• **Objectif A**
Imprimez à l'identique tout le passage du texte ci-dessous sur le mariage du zombi, depuis « Dans le cas » jusqu'à « un vœu pieu. » inclus.

• **Texte fourni**
+ + + + +

La problématique de l’existence du mariage demeure en raison du fait que le décès déclaré est remis en question et frappé de perception irréelle. Peut-on à ce niveau parler de la dissolution de ce mariage ? Le zombi n’est-il pas en droit de revendiquer son toit familial et sa vie conjugale ? A ce propos, Erick Dubosse souligne31 : « Étant vivant, le zombi est soumis à un juridisme déshumanisant par lequel on dissout le mariage d’une personne prétendue morte. Il subit les conséquences d’une mort irréelle et insoutenable »[24].
S’il y a autant de difficultés pour la juridisation du mariage ante-zombification, comment approcher au vu des législations en vigueur, le mariage que souhaite contracter un individu-zombi ?
Dans le cas du zombi, il faut rappeler qu’il est astreint et frappé par le principe de l’indisponibilité de l’état des personnes. Il vit en marge de la loi et par conséquent n’a pas de nom, de domicile, de nationalité et de documents d’identité. Le mariage, au regard de ce qui précède, reste et demeure un vœu pieu.

+ + + + +

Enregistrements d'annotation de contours

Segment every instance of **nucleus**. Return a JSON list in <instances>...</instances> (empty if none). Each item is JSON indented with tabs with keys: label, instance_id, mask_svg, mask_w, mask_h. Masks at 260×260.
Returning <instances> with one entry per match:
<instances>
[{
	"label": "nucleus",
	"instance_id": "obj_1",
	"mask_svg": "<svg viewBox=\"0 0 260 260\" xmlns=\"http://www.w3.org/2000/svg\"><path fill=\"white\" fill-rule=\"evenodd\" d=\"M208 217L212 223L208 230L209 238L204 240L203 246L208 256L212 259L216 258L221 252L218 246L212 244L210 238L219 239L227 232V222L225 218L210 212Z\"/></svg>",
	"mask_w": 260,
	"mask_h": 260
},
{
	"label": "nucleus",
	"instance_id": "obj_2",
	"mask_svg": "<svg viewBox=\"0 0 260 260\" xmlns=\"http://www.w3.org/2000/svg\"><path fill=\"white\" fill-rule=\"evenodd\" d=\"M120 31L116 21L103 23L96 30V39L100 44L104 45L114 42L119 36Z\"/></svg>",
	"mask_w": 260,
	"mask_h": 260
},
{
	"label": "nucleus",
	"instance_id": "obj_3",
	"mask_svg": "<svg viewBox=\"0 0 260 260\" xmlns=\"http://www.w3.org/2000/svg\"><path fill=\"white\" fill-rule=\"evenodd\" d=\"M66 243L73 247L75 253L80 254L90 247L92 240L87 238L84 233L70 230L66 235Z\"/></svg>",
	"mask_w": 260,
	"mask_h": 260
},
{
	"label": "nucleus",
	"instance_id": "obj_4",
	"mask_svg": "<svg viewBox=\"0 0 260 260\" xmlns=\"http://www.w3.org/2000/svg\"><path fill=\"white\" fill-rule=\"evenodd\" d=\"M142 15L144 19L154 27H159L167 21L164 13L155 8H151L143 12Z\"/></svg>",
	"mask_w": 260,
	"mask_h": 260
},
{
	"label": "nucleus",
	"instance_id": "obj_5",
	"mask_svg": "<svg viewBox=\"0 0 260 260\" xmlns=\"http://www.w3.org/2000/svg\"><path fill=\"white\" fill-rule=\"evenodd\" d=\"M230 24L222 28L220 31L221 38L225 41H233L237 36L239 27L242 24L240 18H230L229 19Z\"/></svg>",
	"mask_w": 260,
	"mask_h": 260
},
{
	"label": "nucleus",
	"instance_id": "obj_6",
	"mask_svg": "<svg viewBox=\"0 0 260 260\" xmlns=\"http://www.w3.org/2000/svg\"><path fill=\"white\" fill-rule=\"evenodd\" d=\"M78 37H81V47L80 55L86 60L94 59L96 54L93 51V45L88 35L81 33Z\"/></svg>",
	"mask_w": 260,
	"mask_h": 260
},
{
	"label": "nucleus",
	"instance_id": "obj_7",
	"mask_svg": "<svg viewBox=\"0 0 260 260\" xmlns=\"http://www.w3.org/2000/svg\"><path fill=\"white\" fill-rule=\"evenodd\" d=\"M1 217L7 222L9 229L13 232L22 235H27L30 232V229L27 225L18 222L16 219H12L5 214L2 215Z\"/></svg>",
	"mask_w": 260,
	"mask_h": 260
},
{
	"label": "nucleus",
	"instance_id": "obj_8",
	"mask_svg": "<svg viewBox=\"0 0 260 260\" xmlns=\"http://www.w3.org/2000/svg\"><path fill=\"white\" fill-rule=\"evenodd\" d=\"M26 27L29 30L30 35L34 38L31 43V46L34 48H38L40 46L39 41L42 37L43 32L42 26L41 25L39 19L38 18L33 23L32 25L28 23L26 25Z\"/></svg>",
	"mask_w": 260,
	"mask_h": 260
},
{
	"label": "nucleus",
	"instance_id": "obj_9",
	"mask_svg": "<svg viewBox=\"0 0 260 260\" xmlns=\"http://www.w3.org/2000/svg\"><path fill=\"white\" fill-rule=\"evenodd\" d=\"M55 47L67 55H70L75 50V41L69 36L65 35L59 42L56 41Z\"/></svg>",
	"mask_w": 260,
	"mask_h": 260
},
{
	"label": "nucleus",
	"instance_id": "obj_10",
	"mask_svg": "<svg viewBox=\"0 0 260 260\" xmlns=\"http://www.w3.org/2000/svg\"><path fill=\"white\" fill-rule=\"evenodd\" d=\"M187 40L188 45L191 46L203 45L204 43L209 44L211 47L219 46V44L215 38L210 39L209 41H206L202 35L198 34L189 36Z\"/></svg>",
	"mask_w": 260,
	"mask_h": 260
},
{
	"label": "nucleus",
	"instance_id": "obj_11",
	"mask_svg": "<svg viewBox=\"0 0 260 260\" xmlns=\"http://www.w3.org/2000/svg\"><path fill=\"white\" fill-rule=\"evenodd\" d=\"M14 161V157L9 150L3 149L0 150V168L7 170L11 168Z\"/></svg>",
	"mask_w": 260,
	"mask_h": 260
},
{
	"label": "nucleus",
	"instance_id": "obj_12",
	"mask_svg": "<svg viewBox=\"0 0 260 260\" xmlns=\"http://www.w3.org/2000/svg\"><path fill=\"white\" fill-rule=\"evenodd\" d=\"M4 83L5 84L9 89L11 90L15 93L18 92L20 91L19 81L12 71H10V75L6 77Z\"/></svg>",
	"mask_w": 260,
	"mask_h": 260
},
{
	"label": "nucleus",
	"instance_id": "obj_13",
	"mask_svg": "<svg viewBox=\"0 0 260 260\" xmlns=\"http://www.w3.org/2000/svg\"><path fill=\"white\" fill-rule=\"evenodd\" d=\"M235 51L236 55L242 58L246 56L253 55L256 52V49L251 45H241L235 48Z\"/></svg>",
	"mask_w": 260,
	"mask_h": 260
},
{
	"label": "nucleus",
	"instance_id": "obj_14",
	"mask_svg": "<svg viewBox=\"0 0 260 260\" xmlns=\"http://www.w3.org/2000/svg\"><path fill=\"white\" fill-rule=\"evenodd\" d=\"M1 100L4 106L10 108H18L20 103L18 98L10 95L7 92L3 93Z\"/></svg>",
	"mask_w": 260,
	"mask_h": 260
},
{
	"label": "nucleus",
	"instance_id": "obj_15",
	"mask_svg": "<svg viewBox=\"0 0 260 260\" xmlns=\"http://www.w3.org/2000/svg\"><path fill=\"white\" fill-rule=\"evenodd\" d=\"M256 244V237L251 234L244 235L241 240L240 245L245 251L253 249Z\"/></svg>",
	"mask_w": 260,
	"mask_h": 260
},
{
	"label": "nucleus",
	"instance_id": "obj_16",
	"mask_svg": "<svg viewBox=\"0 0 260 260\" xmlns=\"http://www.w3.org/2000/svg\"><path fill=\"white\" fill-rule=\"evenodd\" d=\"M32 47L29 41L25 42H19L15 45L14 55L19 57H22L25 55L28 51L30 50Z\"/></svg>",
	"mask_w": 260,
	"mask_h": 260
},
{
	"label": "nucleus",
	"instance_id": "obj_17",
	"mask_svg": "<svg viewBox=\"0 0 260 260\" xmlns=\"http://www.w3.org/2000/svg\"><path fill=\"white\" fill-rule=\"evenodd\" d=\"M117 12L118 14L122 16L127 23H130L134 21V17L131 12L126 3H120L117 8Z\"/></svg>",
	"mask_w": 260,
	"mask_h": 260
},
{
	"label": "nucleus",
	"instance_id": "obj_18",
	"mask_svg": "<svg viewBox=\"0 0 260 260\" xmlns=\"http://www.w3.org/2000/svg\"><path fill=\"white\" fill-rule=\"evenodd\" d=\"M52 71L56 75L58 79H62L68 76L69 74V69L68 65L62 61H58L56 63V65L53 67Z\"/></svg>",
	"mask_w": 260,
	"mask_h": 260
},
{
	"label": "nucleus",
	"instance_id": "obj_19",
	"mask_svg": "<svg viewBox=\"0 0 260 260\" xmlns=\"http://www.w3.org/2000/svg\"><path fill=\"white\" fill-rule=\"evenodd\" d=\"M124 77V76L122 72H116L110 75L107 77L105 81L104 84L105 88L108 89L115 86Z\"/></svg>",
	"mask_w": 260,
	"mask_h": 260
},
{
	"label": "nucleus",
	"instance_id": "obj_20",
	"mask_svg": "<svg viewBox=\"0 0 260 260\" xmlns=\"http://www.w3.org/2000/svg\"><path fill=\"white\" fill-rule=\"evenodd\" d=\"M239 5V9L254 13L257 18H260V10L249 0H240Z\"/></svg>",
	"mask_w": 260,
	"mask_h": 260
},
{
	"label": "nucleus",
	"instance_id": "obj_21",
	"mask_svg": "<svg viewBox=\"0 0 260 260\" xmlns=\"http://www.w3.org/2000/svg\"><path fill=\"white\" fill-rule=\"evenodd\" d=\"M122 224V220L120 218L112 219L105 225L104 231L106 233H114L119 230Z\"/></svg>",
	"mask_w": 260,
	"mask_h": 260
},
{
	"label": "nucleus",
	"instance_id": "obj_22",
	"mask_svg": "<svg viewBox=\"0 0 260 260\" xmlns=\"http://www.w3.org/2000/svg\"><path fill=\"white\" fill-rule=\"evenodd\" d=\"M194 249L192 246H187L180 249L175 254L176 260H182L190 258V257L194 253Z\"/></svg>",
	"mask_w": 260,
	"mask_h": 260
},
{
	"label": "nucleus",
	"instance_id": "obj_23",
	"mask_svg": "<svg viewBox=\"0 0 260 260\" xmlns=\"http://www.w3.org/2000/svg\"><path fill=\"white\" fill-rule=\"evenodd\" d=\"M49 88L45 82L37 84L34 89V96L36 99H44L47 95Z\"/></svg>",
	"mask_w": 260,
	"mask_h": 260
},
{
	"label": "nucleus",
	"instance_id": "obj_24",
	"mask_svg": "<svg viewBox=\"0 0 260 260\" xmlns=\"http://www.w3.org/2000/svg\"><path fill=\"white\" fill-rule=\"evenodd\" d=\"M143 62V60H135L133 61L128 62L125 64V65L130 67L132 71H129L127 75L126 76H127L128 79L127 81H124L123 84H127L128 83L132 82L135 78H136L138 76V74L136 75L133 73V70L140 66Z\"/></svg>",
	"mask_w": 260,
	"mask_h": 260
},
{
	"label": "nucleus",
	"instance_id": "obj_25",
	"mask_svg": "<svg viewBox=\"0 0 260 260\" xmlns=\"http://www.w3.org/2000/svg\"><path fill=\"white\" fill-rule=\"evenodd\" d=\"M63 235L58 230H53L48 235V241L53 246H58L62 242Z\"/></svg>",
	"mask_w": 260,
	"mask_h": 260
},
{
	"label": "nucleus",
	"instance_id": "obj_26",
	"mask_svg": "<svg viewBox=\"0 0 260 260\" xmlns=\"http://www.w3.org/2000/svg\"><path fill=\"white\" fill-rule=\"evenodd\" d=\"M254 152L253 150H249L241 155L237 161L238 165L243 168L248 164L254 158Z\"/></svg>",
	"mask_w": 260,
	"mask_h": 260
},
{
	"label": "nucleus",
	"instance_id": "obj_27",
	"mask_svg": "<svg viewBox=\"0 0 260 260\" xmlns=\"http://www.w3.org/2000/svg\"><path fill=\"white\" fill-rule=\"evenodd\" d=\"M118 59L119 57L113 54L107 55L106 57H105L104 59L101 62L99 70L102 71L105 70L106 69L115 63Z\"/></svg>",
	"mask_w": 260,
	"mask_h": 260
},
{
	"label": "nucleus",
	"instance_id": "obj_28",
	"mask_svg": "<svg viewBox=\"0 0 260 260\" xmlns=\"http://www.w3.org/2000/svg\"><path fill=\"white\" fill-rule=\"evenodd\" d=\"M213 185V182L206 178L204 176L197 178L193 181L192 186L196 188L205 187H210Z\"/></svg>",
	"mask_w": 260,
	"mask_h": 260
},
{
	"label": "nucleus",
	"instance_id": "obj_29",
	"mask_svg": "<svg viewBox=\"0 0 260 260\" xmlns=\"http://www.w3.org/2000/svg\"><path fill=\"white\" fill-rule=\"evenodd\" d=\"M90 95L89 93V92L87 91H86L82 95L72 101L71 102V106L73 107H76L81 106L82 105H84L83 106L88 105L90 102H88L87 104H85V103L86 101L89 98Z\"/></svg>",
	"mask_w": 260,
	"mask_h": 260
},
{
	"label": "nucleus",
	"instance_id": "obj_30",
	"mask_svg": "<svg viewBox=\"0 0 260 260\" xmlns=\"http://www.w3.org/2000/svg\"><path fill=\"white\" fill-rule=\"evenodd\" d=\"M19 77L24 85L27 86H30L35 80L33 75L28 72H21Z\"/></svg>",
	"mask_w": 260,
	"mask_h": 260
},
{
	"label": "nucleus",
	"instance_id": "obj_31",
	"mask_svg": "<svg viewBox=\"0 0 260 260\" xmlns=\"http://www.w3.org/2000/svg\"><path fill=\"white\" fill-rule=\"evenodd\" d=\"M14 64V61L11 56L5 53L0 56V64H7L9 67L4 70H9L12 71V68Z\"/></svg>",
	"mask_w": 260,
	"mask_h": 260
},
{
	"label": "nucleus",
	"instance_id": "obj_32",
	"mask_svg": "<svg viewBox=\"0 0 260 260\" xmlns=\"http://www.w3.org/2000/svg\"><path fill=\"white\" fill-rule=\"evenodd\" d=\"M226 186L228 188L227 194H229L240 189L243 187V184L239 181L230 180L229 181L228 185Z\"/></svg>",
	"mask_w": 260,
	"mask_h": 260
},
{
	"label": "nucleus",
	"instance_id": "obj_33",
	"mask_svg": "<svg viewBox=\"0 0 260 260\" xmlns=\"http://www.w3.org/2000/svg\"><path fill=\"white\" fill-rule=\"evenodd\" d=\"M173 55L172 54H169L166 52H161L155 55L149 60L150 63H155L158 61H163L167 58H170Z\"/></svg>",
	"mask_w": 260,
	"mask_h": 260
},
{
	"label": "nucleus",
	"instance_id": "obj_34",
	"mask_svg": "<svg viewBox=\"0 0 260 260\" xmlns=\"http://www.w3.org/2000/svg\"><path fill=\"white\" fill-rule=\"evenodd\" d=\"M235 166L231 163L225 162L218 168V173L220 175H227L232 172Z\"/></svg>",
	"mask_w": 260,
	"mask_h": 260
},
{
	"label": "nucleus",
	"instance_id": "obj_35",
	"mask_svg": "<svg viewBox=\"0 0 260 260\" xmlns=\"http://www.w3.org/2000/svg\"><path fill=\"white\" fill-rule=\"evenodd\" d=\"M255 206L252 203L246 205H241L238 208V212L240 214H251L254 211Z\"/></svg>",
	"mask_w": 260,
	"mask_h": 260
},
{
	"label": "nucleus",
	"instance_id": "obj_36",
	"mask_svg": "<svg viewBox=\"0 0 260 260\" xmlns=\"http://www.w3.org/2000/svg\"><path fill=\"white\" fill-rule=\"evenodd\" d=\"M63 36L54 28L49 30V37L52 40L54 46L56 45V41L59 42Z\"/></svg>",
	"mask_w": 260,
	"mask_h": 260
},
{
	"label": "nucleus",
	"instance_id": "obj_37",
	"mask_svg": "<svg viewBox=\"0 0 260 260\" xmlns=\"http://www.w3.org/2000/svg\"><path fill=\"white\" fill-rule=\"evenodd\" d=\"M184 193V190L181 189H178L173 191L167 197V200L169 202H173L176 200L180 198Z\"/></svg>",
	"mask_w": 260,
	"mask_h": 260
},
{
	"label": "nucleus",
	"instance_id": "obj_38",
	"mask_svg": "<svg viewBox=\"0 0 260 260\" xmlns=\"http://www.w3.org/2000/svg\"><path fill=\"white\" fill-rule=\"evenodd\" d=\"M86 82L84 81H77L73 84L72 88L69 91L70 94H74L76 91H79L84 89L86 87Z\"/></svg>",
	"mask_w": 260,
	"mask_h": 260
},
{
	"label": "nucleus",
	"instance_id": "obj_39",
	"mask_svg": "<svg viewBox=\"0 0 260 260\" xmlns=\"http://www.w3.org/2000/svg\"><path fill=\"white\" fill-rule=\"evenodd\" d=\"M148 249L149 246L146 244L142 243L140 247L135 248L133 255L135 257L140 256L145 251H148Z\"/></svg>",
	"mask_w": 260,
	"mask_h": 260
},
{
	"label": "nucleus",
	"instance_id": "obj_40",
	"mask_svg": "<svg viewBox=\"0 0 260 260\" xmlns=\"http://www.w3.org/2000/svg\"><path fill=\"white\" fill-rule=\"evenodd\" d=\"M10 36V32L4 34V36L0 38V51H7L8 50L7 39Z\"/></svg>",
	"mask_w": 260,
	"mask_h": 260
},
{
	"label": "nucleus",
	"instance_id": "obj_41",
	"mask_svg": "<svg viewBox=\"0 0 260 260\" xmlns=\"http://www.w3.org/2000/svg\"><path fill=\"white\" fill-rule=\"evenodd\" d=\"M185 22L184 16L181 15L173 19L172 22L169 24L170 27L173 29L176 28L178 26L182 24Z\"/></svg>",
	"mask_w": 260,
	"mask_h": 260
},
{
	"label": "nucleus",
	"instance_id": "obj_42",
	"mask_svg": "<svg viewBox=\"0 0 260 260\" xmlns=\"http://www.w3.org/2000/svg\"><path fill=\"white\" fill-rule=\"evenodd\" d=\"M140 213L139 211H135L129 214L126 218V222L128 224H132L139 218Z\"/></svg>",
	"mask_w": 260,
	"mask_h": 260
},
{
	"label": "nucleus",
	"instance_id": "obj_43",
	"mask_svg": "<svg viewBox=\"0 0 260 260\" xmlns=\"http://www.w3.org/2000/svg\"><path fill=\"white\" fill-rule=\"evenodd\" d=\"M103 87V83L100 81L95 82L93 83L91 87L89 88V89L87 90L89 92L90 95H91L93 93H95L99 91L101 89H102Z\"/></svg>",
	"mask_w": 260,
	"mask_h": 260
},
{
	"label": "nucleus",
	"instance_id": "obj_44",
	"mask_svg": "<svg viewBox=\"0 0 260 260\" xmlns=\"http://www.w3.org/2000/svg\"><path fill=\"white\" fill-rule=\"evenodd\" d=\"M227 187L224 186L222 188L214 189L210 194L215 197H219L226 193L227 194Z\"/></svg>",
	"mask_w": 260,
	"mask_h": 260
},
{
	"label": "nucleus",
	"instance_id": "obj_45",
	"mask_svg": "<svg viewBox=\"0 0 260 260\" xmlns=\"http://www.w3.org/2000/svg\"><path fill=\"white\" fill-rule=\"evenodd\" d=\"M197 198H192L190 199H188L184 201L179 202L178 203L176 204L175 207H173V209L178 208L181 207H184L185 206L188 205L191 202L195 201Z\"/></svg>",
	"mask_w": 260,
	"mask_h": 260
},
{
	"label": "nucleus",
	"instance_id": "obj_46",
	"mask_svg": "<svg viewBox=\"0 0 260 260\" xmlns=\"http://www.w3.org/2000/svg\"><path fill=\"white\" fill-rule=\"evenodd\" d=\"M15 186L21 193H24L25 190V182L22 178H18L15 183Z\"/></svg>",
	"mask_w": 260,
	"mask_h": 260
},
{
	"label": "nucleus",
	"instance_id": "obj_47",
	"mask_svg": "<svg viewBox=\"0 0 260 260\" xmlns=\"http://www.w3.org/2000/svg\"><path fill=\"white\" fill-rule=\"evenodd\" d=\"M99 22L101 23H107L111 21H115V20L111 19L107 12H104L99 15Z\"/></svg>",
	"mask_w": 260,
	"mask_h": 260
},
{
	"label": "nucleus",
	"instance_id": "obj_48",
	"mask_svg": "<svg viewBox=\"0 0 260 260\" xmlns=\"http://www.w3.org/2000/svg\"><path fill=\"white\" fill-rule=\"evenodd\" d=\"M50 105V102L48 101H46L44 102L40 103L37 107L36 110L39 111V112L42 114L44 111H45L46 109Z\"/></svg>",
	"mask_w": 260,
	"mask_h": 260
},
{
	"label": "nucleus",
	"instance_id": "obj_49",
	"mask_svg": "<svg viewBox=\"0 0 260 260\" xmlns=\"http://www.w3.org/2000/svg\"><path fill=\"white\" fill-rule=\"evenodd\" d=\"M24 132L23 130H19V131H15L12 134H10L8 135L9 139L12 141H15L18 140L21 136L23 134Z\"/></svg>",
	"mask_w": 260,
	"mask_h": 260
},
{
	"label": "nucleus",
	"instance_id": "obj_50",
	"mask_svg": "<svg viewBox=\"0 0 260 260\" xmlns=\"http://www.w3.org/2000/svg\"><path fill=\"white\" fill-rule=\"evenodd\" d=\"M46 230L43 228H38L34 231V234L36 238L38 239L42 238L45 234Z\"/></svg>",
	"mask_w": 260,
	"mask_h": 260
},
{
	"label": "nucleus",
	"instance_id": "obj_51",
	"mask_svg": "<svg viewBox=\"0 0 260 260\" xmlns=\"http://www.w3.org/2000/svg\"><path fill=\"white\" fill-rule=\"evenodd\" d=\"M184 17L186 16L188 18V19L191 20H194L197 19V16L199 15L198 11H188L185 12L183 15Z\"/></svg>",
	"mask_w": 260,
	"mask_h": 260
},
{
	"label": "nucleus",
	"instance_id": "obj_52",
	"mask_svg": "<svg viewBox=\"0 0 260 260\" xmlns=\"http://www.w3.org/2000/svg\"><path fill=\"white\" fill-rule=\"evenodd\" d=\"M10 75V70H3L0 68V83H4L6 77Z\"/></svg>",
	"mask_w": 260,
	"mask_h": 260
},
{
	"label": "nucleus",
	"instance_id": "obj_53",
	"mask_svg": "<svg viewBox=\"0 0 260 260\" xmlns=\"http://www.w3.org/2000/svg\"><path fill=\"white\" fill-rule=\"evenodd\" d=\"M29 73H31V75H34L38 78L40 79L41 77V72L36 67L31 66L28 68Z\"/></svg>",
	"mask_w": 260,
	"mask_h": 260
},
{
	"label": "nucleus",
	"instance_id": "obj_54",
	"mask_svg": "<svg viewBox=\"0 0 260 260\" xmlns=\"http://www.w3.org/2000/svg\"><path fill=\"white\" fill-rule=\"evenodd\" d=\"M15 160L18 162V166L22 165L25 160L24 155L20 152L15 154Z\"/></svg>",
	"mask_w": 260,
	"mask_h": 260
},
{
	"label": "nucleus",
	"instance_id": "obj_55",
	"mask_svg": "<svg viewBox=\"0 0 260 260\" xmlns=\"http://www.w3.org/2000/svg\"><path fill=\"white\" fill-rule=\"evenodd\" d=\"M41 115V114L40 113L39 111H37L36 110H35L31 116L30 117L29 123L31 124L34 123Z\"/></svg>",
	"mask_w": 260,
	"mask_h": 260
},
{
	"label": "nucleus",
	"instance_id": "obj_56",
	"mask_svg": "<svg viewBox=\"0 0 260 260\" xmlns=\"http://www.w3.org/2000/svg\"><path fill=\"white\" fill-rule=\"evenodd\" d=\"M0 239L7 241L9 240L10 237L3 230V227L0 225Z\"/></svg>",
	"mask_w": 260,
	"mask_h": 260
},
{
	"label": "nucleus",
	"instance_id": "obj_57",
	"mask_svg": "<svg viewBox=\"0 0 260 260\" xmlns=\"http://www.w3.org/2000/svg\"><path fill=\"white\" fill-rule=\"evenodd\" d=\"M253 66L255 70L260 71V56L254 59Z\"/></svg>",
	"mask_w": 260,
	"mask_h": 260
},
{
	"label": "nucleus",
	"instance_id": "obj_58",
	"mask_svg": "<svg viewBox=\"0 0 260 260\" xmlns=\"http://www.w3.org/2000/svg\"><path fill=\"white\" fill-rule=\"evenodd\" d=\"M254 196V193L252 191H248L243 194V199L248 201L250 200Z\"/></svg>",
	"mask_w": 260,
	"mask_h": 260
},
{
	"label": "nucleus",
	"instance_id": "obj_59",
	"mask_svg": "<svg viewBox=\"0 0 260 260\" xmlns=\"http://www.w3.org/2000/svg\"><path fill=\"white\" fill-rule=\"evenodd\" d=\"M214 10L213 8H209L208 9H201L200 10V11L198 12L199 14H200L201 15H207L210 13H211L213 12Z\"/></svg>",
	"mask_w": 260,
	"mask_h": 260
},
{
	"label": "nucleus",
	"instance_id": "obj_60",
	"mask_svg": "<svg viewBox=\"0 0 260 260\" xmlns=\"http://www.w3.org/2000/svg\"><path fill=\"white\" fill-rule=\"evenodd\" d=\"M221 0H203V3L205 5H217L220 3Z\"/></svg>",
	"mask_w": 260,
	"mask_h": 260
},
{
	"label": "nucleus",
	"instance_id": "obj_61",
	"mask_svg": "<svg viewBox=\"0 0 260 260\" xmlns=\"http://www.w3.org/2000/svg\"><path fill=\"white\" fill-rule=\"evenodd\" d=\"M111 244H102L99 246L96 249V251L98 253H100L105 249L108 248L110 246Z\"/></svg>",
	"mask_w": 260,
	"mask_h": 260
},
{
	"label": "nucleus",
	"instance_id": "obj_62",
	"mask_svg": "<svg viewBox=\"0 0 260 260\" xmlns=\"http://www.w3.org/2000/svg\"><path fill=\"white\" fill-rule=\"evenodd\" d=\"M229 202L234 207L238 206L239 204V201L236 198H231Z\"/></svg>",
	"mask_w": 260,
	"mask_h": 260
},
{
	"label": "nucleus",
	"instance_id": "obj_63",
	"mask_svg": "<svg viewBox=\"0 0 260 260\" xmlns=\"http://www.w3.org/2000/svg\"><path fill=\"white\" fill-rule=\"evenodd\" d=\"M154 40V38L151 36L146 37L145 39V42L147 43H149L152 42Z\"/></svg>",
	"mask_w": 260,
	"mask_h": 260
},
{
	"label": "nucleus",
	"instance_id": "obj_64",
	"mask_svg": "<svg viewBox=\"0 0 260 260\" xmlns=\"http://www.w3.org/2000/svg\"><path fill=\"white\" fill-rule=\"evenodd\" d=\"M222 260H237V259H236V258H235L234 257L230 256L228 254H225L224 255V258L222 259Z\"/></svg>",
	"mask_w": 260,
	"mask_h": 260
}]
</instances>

+ + + + +

• **Objectif B**
Rapportez, sans aucune modification, chaque ligne des enregistrements ci-dessus qui contient la chaîne « with ».

• **Solution proposée A**
Dans le cas du zombi, il faut rappeler qu’il est astreint et frappé par le principe de l’indisponibilité de l’état des personnes. Il vit en marge de la loi et par conséquent n’a pas de nom, de domicile, de nationalité et de documents d’identité. Le mariage, au regard de ce qui précède, reste et demeure un vœu pieu.

• **Solution proposée B**
Segment every instance of **nucleus**. Return a JSON list in <instances>...</instances> (empty if none). Each item is JSON indented with tabs with keys: label, instance_id, mask_svg, mask_w, mask_h. Masks at 260×260.
Returning <instances> with one entry per match:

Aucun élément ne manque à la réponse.